(Excerpts from a dataset)
[Start of section]

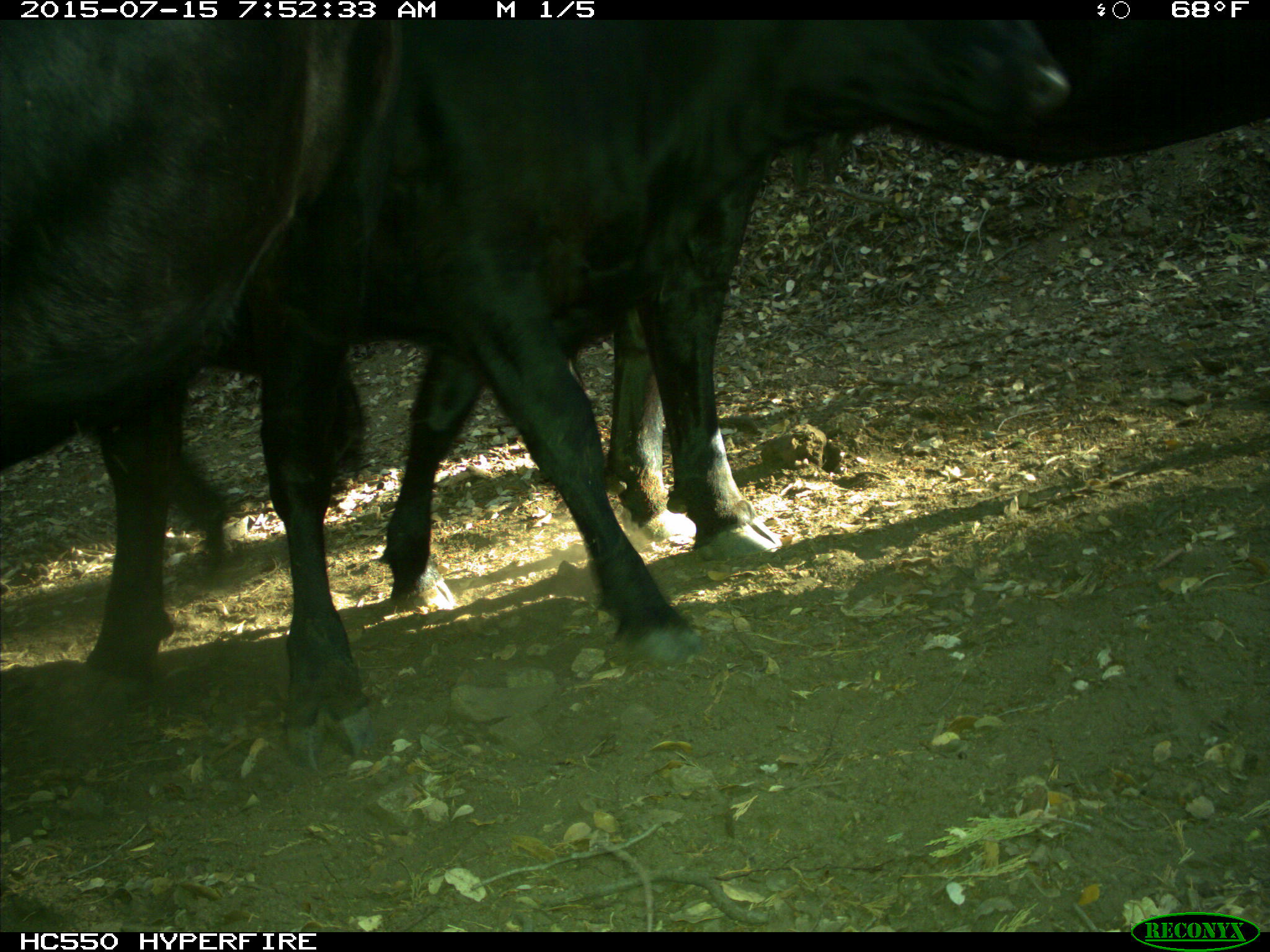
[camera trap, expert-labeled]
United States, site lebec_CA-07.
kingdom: Animalia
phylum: Chordata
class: Mammalia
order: Artiodactyla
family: Bovidae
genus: Bos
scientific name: Bos taurus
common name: domestic cow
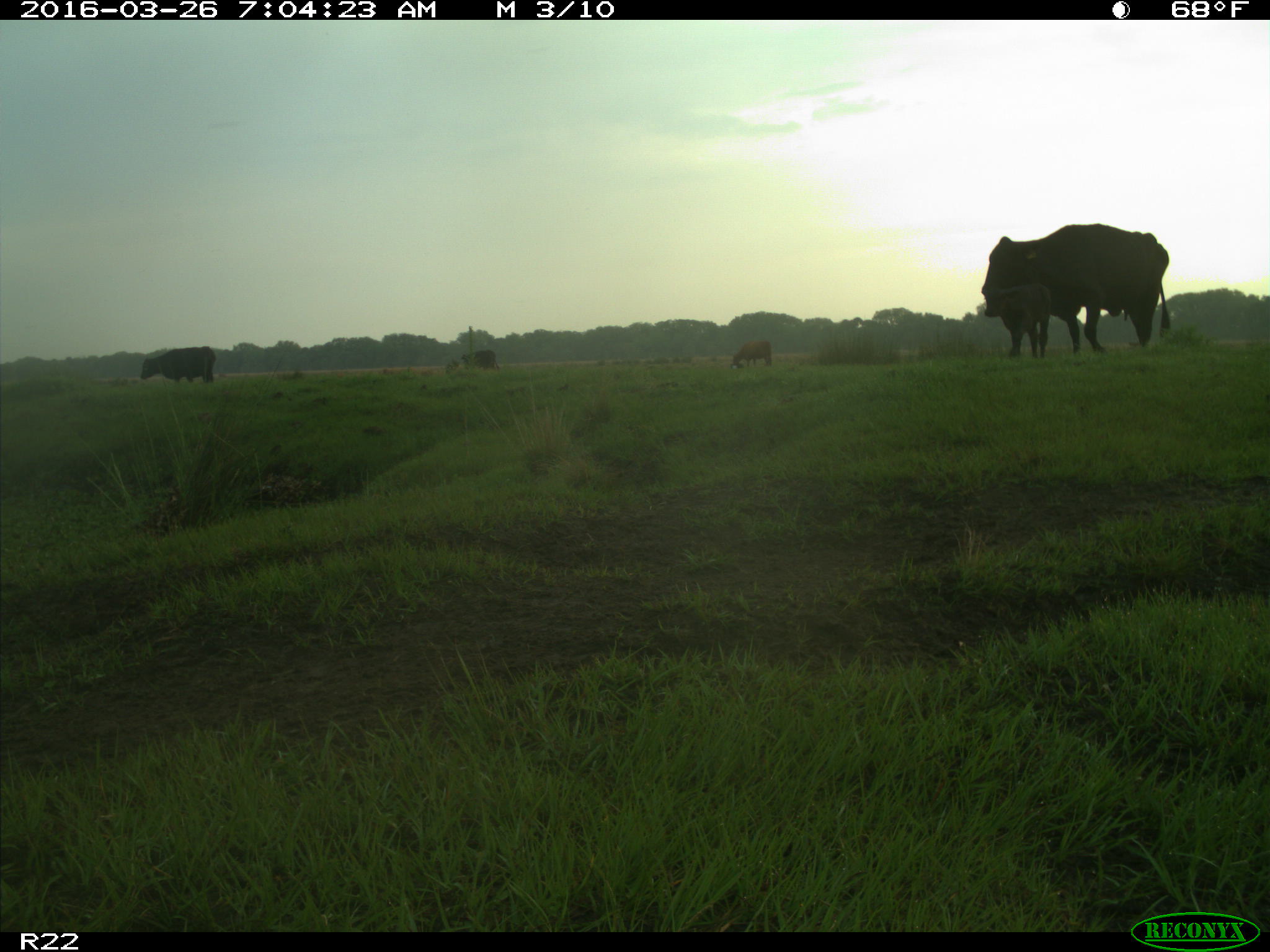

[End of section]

• Task description: The records above, minus their pictures, are to be returned word for word.

• Written reply:
[camera trap, expert-labeled]
United States, site lebec_CA-07.
kingdom: Animalia
phylum: Chordata
class: Mammalia
order: Artiodactyla
family: Bovidae
genus: Bos
scientific name: Bos taurus
common name: domestic cow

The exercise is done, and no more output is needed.